Storage High Availability and DR for the masses

May 19, 2008 · 12 min read ·

Virtualization is a disruptive technology and we all know that. With this post I want to share with you some scenarios about how server (and storage) virtualization can drastically change the landscape for "small IT shops" (aka SMB's) in the context of High-Availability and Disaster/Recovery. Up until today server "high availability" was not for everyone as it required a complexity and a cost that many IT shops could not sustain. I have already been talking about the change of paradigm that a virtual infrastructure brings in when it comes to make a service highly available. You can read this post for more info.

However that covers a small portion of the bigger picture. Particularly that post assumes that you have a number of physical servers connecting to a central storage repository so that you can restart your VM (i.e. your service) should one physical server fail. Fair enough but this obviously doesn't cover the other important subsystem which is the storage subsystem. In a scenario like this the central storage repository is a so called SPOF (or Single Point Of Failure). If you are a big Bank / Telco organization (or if you have enough money to spend anyway) you can get something decent using Midrange / Enterprise Storage arrays that support all sort of replication features so that you can literally create a fully redundant infrastructure with no SPOF. It must be noticed that while it is true that even Entry level Storage arrays might have no internal SPOF it is common referring to these boxes as a single entity (hence a potential single source of issues). This is even more evident when you think about being able to stretch your virtual infrastructure across two buildings in the same Metropolitan Area Network (such as 3 physical servers in Building A and 3 physical servers in Building B comprising a single cluster): this obviously leaves you with the only choice of putting your single Storage array in either Building A or Building B.

I don't want to get into all sort of discussions regarding how you would define a scenario like this. Someone refers to this as "DR", someone else refers to this as "Campus HA", someone else refers to this as "Continuous Availability". I am actually not interested in formal definitions. I am more interested in the fact that the vast majority of the customers I talk to (be them big Banks, big Telco's or the small SMB IT departments) would like to leverage virtualization technologies to be able to achieve this scenario in a much less complex way (typically a requirement of the big boys that have a very complex distributed IT infrastructure) or in a much less expensive way (typically a requirement of the not-so-big boys that have a tight budget). It is amazing to hear that one of the most appealing reasons for which all customers are virtualizing ... is not for consolidating the servers (sure this is important) but to provide better high availability and DR mechanisms. Virtualization is really a paradigm shift.
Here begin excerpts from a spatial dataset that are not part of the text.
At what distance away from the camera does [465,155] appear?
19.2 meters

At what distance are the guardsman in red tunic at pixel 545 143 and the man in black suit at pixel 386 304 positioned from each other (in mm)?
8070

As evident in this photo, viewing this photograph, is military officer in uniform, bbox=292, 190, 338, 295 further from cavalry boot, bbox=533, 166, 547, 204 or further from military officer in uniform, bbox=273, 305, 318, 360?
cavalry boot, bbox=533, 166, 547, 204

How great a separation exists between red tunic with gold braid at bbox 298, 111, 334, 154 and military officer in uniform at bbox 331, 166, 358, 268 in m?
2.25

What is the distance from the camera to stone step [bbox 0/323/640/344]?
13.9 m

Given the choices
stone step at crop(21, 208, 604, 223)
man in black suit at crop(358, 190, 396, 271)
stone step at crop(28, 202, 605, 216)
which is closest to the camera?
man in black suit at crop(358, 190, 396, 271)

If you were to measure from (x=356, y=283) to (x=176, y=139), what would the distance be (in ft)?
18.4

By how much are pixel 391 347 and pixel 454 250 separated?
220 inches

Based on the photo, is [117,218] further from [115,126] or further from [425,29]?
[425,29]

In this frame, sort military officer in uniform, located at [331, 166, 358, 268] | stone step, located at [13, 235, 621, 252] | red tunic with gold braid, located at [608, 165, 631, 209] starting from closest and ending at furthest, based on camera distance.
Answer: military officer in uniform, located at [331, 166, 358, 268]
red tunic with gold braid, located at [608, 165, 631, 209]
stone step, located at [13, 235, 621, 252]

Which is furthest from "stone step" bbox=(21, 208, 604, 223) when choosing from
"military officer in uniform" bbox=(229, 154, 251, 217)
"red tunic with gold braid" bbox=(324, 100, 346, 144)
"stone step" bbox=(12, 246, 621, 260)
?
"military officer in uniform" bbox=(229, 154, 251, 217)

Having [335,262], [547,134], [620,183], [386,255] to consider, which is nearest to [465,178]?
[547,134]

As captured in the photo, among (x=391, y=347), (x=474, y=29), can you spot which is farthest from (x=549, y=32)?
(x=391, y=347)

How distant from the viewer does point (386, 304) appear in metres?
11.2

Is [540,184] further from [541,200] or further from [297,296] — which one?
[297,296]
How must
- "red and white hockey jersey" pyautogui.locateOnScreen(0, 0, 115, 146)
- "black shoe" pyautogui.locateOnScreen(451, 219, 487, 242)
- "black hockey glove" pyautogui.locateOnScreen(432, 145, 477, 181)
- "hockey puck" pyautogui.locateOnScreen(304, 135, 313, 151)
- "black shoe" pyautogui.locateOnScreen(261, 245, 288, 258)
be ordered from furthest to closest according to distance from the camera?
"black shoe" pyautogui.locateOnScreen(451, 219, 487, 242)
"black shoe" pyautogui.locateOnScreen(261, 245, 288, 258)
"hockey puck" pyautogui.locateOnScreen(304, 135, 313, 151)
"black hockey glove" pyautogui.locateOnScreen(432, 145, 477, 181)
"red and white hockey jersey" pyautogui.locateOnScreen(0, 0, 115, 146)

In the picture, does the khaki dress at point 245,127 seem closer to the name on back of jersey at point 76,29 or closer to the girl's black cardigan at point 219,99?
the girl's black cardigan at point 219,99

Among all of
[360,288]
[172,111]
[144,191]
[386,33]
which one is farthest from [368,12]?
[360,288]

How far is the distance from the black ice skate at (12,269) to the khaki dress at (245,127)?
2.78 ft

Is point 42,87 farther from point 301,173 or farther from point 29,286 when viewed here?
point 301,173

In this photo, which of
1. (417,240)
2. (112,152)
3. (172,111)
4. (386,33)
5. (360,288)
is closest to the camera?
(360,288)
I have already said that for the bigs there are (expensive) technologies and products that allow you to achieve that. This is an example of a project I have been working on a few years ago. But where does this leave the "small" shops? I am talking about customers that have from 10 to 15 Windows / Linux servers and that do not have a budget that allows them to intercept Midrange Storage technologies with replication capabilities. These arrays are not enormously expensive (in fact I am assuming that who has more than 15 or 20 servers perhaps has a decent IT budget that allows them to buy these technologies). However IT departments that have up to 10 or 15 virtual instances which, by the way, could be deployed on as few as two 2-socket systems (for redundancy) based on these other assumptions I discussed in a previous post.... might not be keen on buying a Midrange Storage array just for the purpose of being able to replicate and protect the data. Don't get me wrong, the "geeks" working for IT would love to have that kit in their hands, it's the "buyer" within the organization that would question the value for the money.

That's why when I was first introduced to technologies such as those from Lefthand Networks and then Datacore I was intrigued. What these companies do in essence is storage virtualization. They do it differently and the product packaging itself is not identical but essentially, bottom line, they hide the layout of the storage arrays and the way it is presented to the hosts and their OS'es. As I said they have a different approach in how they achieve this.

Lefthand Networks sells SAN "building blocks" that are effectively x86 servers with their own software on-board. This software simply turns those network-connected x86 servers equipped with a certain amount of Direct Access Storage into a highly available and distributed SAN that the computational hosts and their OS'es can access via an iSCSI protocol.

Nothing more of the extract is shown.